# Notes on Flavour Art concentrate



## hands (30/10/15)

Looking at trying Flavour Art concentrates, some of these notes might make it easier.
http://mamajsflavorshop.com/headinclouds-my-notes-on-flavor-descriptions/

Reactions: Like 2 | Winner 2


----------



## rogue zombie (30/10/15)

Flavour Art is awesome!

A general percentage guide for FA is 2-5%.

Sent from my SM-G920F using Tapatalk

Reactions: Agree 1 | Informative 1


----------



## hands (30/10/15)

r0gue z0mbie said:


> Flavour Art is awesome!


i am still collecting all of them and i am impressed with the one's i have


----------



## rogue zombie (30/10/15)

hands said:


> i am still collecting all of them and i am impressed with the one's i have


Yip, all the ones I've used have been wins.

Sent from my SM-G920F using Tapatalk

Reactions: Like 1


----------



## method1 (30/10/15)

Yes, I especially like their bone marrow flavour.

Reactions: Agree 1 | Funny 1


----------



## hands (30/10/15)

sadly This flavor contains Diacetyl and/or related diketones. Not suitable for vaping.
a savoury vape could be nice.


----------



## method1 (30/10/15)

Go on.. treat yourself.. just a little diacetyl won't hurt

Reactions: Funny 1


----------



## gertvanjoe (30/10/15)

I see the nic is already mixed in . Kind of limiting is it not . For someone doing 3mg the flavour will be much duller than someone doing say 18 ?? Or am I missing something here ?


----------



## rogue zombie (30/10/15)

Naaaah?

I do enjoy spices in juices, but that's as close as I'll go to savoury.



Sent from my SM-G920F using Tapatalk


----------



## method1 (30/10/15)

gertvanjoe said:


> I see the nic is already mixed in . Kind of limiting is it not . For someone doing 3mg the flavour will be much duller than someone doing say 18 ?? Or am I missing something here ?

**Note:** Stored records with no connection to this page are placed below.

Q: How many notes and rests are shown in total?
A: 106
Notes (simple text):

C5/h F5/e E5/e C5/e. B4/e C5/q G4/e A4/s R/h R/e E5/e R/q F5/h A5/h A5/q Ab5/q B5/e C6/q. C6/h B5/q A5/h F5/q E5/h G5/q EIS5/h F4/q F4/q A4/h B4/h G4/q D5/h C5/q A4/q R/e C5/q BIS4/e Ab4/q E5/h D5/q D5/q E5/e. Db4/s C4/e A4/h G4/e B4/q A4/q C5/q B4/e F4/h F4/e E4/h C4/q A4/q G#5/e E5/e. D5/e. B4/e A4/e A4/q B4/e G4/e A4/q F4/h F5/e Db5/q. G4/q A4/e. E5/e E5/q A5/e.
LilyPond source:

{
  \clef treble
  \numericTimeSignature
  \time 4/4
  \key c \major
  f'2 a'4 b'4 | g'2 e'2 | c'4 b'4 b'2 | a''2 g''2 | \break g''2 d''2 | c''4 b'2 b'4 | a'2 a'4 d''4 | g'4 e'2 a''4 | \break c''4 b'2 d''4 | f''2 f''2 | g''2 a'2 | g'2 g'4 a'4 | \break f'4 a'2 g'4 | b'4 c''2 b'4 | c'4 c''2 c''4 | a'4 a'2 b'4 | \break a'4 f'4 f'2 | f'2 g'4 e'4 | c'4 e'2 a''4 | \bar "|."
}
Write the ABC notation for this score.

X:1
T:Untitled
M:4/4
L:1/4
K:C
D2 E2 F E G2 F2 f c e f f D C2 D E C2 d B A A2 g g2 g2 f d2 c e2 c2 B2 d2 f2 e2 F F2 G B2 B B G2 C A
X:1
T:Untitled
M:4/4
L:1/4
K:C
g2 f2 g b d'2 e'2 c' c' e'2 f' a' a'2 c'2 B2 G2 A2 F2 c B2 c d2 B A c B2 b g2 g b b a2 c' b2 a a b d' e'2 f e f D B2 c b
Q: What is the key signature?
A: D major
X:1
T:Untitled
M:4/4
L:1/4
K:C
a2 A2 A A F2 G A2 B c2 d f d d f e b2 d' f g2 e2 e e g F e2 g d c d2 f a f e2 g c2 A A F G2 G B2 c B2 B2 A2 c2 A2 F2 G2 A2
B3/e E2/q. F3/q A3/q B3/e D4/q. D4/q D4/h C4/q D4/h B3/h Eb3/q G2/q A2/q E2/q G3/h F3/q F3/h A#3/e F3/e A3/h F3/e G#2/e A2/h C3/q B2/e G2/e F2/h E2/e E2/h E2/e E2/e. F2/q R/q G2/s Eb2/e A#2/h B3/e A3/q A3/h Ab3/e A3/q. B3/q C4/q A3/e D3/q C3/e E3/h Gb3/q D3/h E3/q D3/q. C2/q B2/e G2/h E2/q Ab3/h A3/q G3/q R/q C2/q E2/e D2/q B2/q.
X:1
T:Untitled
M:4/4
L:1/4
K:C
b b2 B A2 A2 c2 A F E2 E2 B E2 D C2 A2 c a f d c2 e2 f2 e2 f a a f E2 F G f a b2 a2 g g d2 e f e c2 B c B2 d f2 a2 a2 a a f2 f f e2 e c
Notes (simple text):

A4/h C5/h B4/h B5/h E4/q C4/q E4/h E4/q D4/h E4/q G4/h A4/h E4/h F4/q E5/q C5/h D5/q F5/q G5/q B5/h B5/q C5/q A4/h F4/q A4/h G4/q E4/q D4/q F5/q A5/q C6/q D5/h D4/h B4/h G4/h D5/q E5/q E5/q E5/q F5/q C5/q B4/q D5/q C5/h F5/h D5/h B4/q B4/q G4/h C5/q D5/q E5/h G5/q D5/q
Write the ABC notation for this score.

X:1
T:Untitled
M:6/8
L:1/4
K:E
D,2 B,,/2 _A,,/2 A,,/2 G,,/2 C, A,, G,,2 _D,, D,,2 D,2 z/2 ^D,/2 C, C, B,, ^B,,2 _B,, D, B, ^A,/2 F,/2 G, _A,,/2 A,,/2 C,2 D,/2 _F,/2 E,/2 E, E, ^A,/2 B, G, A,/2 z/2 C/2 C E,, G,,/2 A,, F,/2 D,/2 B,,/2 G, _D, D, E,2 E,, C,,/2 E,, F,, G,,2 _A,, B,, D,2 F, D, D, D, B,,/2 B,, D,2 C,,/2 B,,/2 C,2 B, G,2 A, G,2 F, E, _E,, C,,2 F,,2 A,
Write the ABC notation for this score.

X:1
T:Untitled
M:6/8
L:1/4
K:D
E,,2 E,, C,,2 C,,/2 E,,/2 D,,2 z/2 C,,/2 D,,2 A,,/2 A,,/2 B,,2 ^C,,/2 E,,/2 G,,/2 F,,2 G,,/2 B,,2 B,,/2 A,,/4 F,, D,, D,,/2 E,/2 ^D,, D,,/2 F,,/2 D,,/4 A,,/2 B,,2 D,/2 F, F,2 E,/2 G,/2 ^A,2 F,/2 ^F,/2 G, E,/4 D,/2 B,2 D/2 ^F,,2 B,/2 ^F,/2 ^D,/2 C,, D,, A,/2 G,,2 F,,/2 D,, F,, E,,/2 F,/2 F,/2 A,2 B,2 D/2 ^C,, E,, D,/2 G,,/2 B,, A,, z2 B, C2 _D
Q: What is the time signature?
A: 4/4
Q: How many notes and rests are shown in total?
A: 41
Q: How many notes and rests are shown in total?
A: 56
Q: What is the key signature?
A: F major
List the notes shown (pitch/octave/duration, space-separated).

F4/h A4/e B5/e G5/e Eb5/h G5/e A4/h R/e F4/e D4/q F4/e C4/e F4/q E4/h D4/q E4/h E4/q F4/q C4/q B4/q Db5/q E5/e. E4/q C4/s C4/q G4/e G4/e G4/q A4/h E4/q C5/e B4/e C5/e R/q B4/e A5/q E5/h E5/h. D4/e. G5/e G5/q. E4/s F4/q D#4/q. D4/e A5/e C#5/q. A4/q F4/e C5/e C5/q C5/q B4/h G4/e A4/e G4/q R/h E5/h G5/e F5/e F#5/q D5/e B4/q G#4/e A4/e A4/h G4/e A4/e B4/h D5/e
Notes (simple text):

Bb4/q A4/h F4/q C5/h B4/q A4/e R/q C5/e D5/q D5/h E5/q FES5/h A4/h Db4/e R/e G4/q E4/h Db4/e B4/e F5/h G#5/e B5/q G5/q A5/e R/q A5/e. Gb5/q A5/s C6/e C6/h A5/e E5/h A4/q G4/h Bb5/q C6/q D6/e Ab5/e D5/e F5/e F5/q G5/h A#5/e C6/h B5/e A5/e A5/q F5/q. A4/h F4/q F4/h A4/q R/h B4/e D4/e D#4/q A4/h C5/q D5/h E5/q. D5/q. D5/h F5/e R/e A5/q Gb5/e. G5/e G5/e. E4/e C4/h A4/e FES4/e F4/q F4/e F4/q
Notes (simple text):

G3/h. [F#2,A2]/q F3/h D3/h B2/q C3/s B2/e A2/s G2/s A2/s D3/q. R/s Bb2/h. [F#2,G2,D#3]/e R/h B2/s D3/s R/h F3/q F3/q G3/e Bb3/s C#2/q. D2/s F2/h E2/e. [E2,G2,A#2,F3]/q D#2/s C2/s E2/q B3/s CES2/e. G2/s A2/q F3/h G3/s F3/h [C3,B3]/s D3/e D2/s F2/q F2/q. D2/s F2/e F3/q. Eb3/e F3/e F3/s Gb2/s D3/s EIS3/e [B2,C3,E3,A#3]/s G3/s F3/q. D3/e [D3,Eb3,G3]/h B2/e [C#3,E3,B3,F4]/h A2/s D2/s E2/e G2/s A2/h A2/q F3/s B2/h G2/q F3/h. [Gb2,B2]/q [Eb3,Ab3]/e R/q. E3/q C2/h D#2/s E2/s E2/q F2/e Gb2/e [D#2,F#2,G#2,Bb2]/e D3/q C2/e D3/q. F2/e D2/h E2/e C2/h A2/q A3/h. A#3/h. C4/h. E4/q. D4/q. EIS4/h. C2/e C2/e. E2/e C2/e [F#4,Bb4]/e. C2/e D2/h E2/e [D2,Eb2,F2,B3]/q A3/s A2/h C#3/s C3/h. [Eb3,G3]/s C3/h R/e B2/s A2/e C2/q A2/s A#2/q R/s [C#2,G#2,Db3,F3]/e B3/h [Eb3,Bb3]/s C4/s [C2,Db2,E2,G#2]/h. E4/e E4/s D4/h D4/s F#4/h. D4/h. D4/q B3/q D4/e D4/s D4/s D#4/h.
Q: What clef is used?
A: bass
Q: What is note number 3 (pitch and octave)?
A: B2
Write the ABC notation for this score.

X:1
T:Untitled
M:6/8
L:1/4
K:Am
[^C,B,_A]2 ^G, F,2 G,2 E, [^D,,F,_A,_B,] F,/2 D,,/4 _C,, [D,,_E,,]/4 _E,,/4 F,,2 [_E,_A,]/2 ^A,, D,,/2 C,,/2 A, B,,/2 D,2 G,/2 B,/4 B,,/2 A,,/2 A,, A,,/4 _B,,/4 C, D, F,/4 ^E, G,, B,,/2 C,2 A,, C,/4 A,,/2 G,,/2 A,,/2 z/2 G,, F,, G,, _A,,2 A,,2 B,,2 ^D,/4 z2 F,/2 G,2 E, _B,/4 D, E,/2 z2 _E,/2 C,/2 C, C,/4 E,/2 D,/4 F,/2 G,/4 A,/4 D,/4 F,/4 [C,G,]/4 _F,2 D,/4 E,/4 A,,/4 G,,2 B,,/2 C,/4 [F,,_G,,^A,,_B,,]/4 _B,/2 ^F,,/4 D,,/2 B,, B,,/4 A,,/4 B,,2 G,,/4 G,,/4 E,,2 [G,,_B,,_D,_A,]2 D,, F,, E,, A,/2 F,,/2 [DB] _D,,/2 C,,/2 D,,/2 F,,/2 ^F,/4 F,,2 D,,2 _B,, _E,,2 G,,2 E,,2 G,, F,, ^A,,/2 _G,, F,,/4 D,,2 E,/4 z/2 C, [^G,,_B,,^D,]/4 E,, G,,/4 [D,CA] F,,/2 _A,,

I think you're missing something.. not sure where you're seeing concentrates with nic added?


----------



## Viper_SA (30/10/15)

So far I have used FA Clove, Strawberry, Kiwi and Dark Bean Espresso. All at 3-5%. Great flavor, more natural than some TFA and CAP flavors and I use a lot less.

Reactions: Informative 1


----------



## hands (30/10/15)

gertvanjoe said:


> I see the nic is already mixed in . Kind of limiting is it not . For someone doing 3mg the flavour will be much duller than someone doing say 18 ?? Or am I missing something here ?


 they do make juice but this is just a guide for those looking to use there concentrates


----------